USDT (Tether) is a cryptocurrency that is linked to the value of a single US dollar. Because of its relative stability, cryptocurrency traders frequently utilise it. It makes it easy to store cryptocurrencies without fear of their price plummeting dramatically. The benefit of retaining stablecoins like Tether rather than converting crypto to cash is that crypto-to-fiat transfers sometimes suffer exorbitant fees.

Triangular arbitrage

This strategy entails trading the difference between three distinct cryptocurrencies on a single platform. (Because it all happens on one exchange, transfer costs aren’t an issue.)

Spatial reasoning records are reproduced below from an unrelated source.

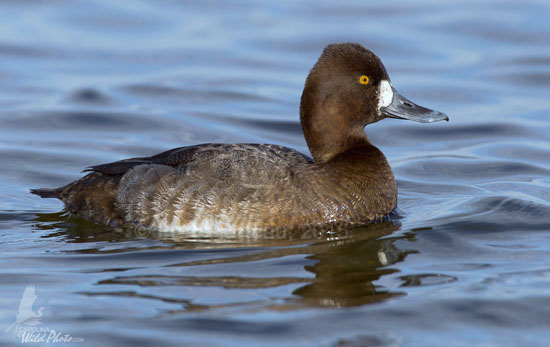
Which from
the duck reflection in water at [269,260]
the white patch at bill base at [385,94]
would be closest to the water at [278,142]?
the duck reflection in water at [269,260]

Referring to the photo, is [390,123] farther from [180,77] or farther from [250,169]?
[250,169]

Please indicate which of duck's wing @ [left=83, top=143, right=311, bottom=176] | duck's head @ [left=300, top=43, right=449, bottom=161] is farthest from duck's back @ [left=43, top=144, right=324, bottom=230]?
duck's head @ [left=300, top=43, right=449, bottom=161]

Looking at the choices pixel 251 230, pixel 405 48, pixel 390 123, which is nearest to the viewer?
pixel 251 230

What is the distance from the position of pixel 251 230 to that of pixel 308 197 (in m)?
0.45

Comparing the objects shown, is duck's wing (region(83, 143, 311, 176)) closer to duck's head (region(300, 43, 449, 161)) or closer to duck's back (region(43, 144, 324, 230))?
duck's back (region(43, 144, 324, 230))

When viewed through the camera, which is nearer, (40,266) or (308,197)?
(40,266)

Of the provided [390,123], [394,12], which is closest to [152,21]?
[394,12]

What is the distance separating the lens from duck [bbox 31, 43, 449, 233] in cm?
634

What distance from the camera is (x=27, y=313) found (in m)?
5.05

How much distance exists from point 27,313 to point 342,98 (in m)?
2.76

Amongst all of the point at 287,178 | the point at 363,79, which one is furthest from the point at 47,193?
the point at 363,79

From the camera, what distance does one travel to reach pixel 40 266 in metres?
5.86

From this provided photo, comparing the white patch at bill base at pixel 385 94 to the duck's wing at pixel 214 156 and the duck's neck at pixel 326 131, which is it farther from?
the duck's wing at pixel 214 156

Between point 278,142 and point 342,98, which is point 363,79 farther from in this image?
point 278,142
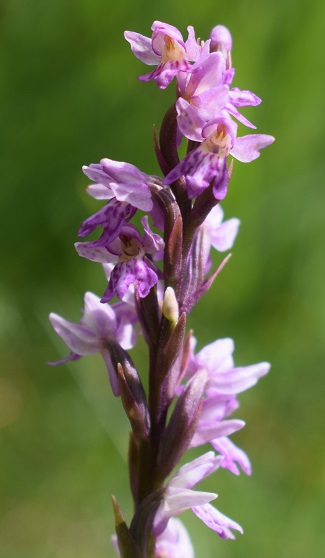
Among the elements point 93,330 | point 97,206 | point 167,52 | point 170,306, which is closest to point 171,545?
point 93,330

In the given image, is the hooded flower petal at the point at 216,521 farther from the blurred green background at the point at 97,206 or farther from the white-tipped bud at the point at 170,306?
the blurred green background at the point at 97,206

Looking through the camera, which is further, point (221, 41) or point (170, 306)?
point (221, 41)

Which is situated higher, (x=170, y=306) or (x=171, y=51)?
(x=171, y=51)

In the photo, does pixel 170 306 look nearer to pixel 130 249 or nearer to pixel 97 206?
pixel 130 249

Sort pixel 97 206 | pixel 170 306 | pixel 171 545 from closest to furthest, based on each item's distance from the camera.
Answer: pixel 170 306, pixel 171 545, pixel 97 206

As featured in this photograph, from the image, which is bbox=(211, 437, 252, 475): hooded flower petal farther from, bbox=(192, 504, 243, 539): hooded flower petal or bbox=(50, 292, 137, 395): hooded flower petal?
bbox=(50, 292, 137, 395): hooded flower petal

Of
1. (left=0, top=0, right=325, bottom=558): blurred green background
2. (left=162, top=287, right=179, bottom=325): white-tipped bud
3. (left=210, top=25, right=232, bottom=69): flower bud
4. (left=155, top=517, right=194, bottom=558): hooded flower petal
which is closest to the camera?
(left=162, top=287, right=179, bottom=325): white-tipped bud

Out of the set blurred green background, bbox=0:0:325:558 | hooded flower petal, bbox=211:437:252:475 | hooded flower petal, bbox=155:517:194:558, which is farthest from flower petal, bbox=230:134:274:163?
blurred green background, bbox=0:0:325:558

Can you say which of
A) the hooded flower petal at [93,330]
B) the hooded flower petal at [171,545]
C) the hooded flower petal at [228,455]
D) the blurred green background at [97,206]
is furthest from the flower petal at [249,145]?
the blurred green background at [97,206]
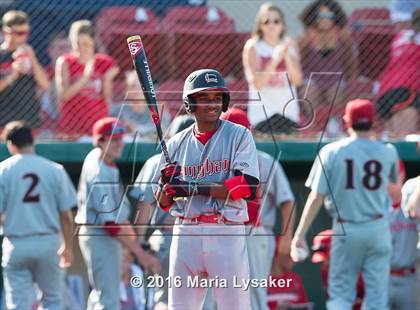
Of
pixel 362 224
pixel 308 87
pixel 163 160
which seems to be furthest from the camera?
pixel 308 87

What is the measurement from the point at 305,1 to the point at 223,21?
2.12 ft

As a result, a trader may identify an opportunity in Bitcoin, Ethereum, and XRP arbitrage. On the exchange, one or more of these cryptocurrencies may be undervalued. So a trader may profit from arbitrage chances by selling Bitcoin for Ethereum, then using the Ethereum to buy XRP, and then purchasing Bitcoin again with the XRP. If their approach worked, the trader will end up with more Bitcoin than they started with.

Statistical Arbitrage

Statistical arbitrage is the use of quantitative data models to trade cryptocurrency. A statistical arbitration bot may trade hundreds of different cryptocurrencies at the same time, meticulously calculating the likelihood that a bot would benefit from a transaction using a mathematical model and going “long” or “short” on a transaction.

In general, a bot will give a cryptocurrency that did exceptionally well a low score and a cryptocurrency that did exceptionally poorly a high score; those who did very well will reap greater rewards. A good trading algorithm will excel at developing mathematical models that can anticipate the price of cryptocurrencies and expertly trade them against each other.

Arbitrage in Decentralized Finance (DeFi)

Decentralized finance, or DeFi, refers to non-custodial financial protocols that operate as lending protocols, stablecoins, and exchanges without human interference. Their code-heavy nature makes them ideal for arbitrage; “DeFi degens” interested in attempting arbitrage can apply a variety of tactics.

One such technique seeks to profit from the different returns provided by DeFi lending methods. If one platform gives a 10% return on a stablecoin while another provides an 11% yield on a different stablecoin, a trader might exchange their low-yield stablecoin into a high-yield stablecoin to make that extra 1%. This is done automatically by a number of systems. Yearn.finance, Andre Cronje’s DeFi project, automatically allocates funds between several decentralised finance protocols to maximise returns.

Another technique is to profit from prices on different exchanges. This functions just like the “between exchanges” type of arbitrage, only this time it relies on decentralized exchanges like Uniswap. Some decentralized exchanges offer different prices for coins and it’s possible to earn money by profiting from the difference.

 

It is also feasible to benefit by trading ahead of other deals. If a DeFi trader recognises a wonderful opportunity, they may want to place the deal as soon as possible in order to profit. A bot, on the other hand, may spend a little extra money to ensure that its deal is processed first. A trading bot may earn some more cash by moving to the head of the queue and paying higher gas fees.

Arbitrage trading risks

Arbitrage trading comes with a number of dangers. Slippage is one of these. Slippage happens when a trader places an order to acquire a cryptocurrency that is greater in size than the cheapest offer in the order book, causing the transaction to ‘slip’ and cost more than the trader anticipated. This is an issue for traders, particularly when the margins are so thin that slippage might wipe out prospective winnings.

Another risk linked with arbitrage is price change. Traders must be fast to capitalise on spreads when they occur, as the spread may vanish in a matter of seconds. Some traders use bots to do arbitrage trading, which has increased competition.

Finally, dealers must consider transfer costs. Spreads for the major cryptocurrencies are rarely extremely wide, and with such thin margins, a transfer or transaction charge might wipe out any possible profit. Because of the narrow margins, any trader who wants to make a considerable profit must execute a huge number of deals.